Los Angeles County is conjuring up its own $360 million credit scheme to balance the books in the face of the state’s raid on local tax coffers, officials said Tuesday.

“We can bond that money to replace what the state is taking,” said Sharon Harper, chief deputy for Los Angeles County Chief Executive Officer William Fujioka.

On July 28, Gov. Arnold Schwarzenegger signed a state budget that borrows $2 billion from cities and counties.

The state will raid Los Angeles County reserves to the tune of $360 million, Harper said. The county has decided to sell $360 million in municipal bonds to offset the loss, she said.

Under the proposal in the works, the county will sell the bonds and the state will bear the burden of interest payments on the bonds, said Lori Glasgow, assistant chief deputy for county Supervisor Michael Antonovich.

Glasgow simplified the county’s borrowing plan: “It’s as if I (the state) took $100 from you (the county) and told you to get a loan that I would pay the interest on,” she said.

Local officials said the county won’t get stuck holding the check even if the state financial woes worsen. “The state must repay us our money, Glasgow said. “The state can’t file for bankruptcy.”

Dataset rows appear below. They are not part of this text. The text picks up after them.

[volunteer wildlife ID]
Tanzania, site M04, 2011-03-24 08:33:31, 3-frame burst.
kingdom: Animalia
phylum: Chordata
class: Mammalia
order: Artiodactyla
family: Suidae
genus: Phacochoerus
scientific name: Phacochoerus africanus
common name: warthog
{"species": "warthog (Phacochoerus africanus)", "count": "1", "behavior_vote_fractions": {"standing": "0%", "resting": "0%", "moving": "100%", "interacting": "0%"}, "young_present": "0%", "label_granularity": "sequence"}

Under Proposition 1A, the money must be repaid within three years.

“If the state doesn’t pay us, the county will sue for violation of Proposition 1A,” Glasgow said.

County officials are hashing out the details of issuing the bonds, including a deal in which the state picks up the tab for the issuance of the bonds, Harper said. County officials have not announced a time table for issuing the bonds, she added.

Previously, the county had threatened to sue the state over its money grab, particularly if it took highway utility taxes, which go to local infrastructure.

State legislators subsequently agreed not to do so, though they did balance the state budget with redevelopment money that previously went to municipal governments.

“The impact on the county is not immediate and the transportation tax (highway user tax) isn’t impacted,” Harper said.

It wasn’t the amount of the redevelopment tax raid, but the timing that calmed concerns at the county, Harper said.

“The county wouldn’t be impacted until 2019, when its redevelopment agency expires,” she said.